A feed-forward model decomposes 3D scenes into instance-structured token groups from unposed images, without 3D annotations. Native object identity unlocks reconstruction, segmentation, and manipulation in one forward pass.
Key facts
- Feed-forward model decomposes 3D scenes into instance-structured token groups.
- No 3D annotations required for training.
- Enables reconstruction, segmentation, and manipulation in one forward pass.
- Model processes unposed 2D images without camera pose information.
- Source is a social media post; no quantitative results disclosed.
A new feed-forward model, detailed in a paper shared on @HuggingPapers, treats 3D scenes as collections of objects rather than geometric primitives. The model takes unposed 2D images—images without camera pose information—and directly outputs instance-structured token groups, each corresponding to a distinct object in the scene.
Unlike prior methods that rely on 3D bounding box annotations or multi-view supervision, this approach requires no 3D annotations during training. The model learns to identify object instances purely from 2D image pairs, using a feed-forward architecture that processes the input in a single forward pass.

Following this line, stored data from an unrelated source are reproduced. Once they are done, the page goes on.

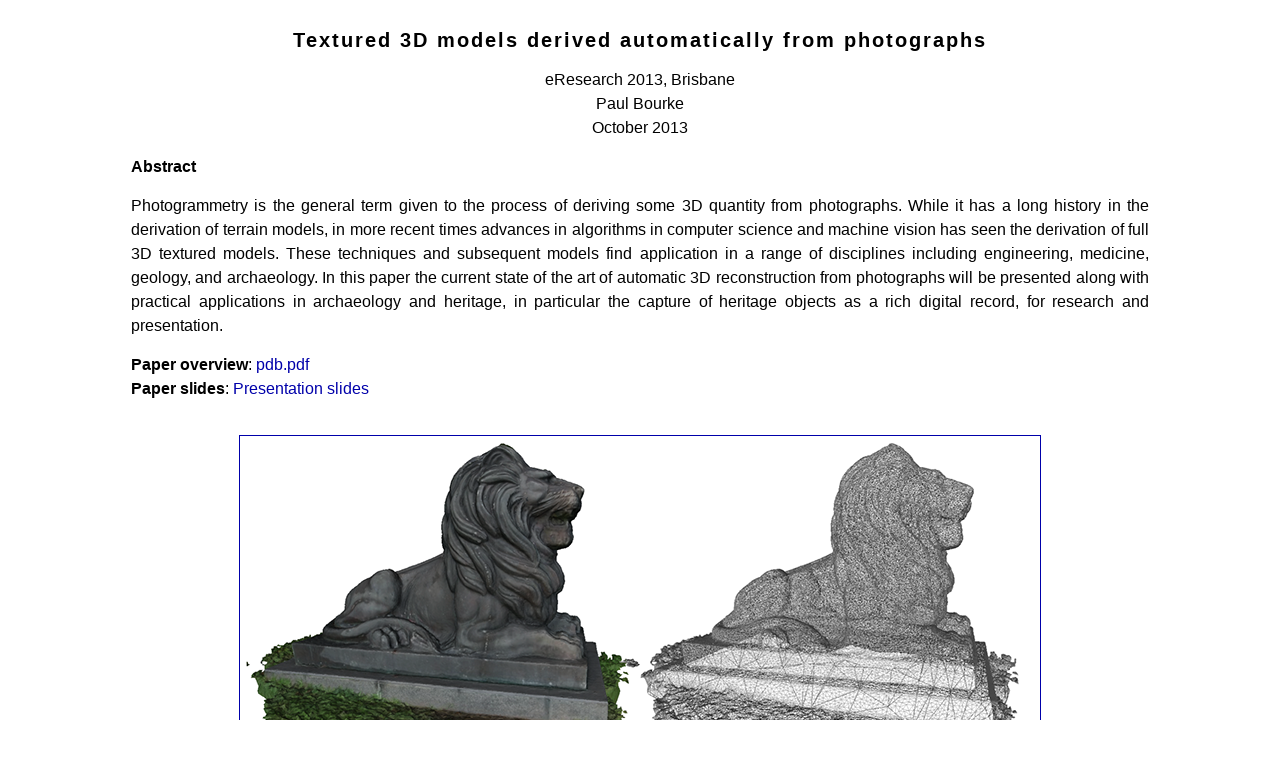

--- FILE ---
content_type: text/html; charset=UTF-8
request_url: http://www.paulbourke.net/papers/eresearch2013/
body_size: 1422
content:
<html>
<head>
<link rel=StyleSheet href="../../pdbstyle.css" type="text/css" media=all>
<title>Textured 3D models derived automatically from photographs</title>
</head>
<body>


<center><table width=80%><tr><td>

<center>
<h1>Textured 3D models derived automatically from photographs</h1>
eResearch 2013, Brisbane<br>
Paul Bourke<br>
October 2013
</center>
<p>

<b>Abstract</b>
<p align="justify">
Photogrammetry is the general term given to the process of deriving some 3D quantity from photographs. While it has a long history in the derivation of terrain models, in more recent times advances in algorithms in computer science and machine vision has seen the derivation of full 3D textured models. These techniques and subsequent models find application in a range of disciplines including engineering, medicine, geology, and archaeology. In this paper the current state of the art of automatic 3D reconstruction from photographs will be presented along with practical applications in archaeology and heritage, in particular the capture of heritage objects as a rich digital record, for research and presentation. 
</p>

<b>Paper overview</b>: <a href="pdb.pdf">pdb.pdf</a><BR>
<b>Paper slides</b>: <a href="talk.pdf">Presentation slides</a>
<br><br>

<center>
<a href="lion.png"><img src="lion_s.png" width=800 height=308 border=1></a>
</center><p>

</td></tr></table></center>
</body>
</html>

The output token groups enable three downstream tasks: 3D reconstruction of each object, semantic segmentation of the scene, and object-level manipulation (e.g., removing or repositioning objects). The paper claims that native object identity—the model's ability to recognize objects as discrete entities—is the key innovation, allowing the system to generalize across scenes without explicit 3D supervision.
Unique Take: This work flips the conventional 3D vision pipeline on its head. Most systems (e.g., NeRF variants or DUSt3R) first reconstruct the full scene as a continuous volume or point cloud, then segment objects post-hoc. This model skips the full-scene reconstruction step entirely, instead outputting object-level representations directly. The trade-off: it likely sacrifices fine-grained geometric detail for computational efficiency and object-level abstraction. The source does not disclose inference speed, model size, or benchmark scores against methods like SAM-3D or OpenMask3D, making it hard to gauge practical performance.

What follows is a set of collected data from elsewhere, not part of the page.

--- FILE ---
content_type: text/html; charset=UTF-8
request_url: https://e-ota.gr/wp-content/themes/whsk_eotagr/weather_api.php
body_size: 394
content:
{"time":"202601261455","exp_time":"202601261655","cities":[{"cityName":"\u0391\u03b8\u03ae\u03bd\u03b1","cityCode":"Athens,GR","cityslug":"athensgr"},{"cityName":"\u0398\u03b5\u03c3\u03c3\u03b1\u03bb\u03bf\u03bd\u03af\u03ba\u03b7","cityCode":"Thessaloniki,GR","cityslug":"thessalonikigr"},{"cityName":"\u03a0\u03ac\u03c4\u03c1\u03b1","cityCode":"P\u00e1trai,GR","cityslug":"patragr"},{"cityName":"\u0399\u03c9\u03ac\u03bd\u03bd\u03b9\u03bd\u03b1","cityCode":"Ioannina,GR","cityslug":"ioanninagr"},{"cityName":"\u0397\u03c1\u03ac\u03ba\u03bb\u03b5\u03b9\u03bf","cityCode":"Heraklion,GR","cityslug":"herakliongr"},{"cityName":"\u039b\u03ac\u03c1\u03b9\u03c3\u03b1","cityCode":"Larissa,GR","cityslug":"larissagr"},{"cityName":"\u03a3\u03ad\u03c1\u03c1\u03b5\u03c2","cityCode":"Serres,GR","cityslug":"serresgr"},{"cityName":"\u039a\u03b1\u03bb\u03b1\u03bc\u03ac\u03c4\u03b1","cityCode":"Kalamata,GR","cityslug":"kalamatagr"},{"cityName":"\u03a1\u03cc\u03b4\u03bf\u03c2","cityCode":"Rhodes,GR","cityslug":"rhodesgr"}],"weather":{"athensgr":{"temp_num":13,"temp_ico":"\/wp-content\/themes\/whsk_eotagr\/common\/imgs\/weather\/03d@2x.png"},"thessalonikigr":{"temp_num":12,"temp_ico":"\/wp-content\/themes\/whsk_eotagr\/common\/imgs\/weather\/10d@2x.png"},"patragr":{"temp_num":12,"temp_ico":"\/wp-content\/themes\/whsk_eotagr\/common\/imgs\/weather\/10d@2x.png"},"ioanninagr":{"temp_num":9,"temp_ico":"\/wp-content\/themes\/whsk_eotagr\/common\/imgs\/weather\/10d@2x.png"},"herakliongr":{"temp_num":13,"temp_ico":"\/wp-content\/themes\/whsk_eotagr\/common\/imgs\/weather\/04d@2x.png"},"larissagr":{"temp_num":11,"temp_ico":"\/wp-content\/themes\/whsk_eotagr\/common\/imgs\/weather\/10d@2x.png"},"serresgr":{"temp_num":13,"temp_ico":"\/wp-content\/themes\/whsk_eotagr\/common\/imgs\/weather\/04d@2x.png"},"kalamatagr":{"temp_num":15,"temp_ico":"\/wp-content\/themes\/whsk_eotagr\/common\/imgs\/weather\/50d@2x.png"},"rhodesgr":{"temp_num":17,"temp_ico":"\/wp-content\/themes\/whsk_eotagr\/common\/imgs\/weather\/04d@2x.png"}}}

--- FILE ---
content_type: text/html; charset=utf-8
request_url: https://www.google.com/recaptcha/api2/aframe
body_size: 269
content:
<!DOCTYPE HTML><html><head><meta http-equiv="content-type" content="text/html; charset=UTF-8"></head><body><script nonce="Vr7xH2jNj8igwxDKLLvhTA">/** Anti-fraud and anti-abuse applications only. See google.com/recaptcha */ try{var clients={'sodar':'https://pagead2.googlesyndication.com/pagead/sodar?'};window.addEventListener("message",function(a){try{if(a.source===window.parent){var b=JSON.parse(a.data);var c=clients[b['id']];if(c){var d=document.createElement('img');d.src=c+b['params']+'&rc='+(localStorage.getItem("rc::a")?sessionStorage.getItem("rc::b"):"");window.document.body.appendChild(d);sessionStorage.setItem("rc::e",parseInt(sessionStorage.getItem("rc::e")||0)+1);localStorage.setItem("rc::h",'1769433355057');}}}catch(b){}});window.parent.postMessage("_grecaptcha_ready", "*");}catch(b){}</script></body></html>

Limitations: The source is a brief social media post, not a full paper. No quantitative results, ablation studies, or comparisons to prior art are provided. The model's ability to handle occluded objects, varying numbers of instances, or real-world cluttered scenes remains unknown.
What to watch
Watch for the full paper release (likely on arXiv) with quantitative benchmarks on ScanNet or Replica, and comparisons to DUSt3R and SAM-3D. If the model achieves competitive segmentation accuracy (>85% mIoU) while being 10x faster than NeRF-based methods, it could reshape 3D scene understanding workflows.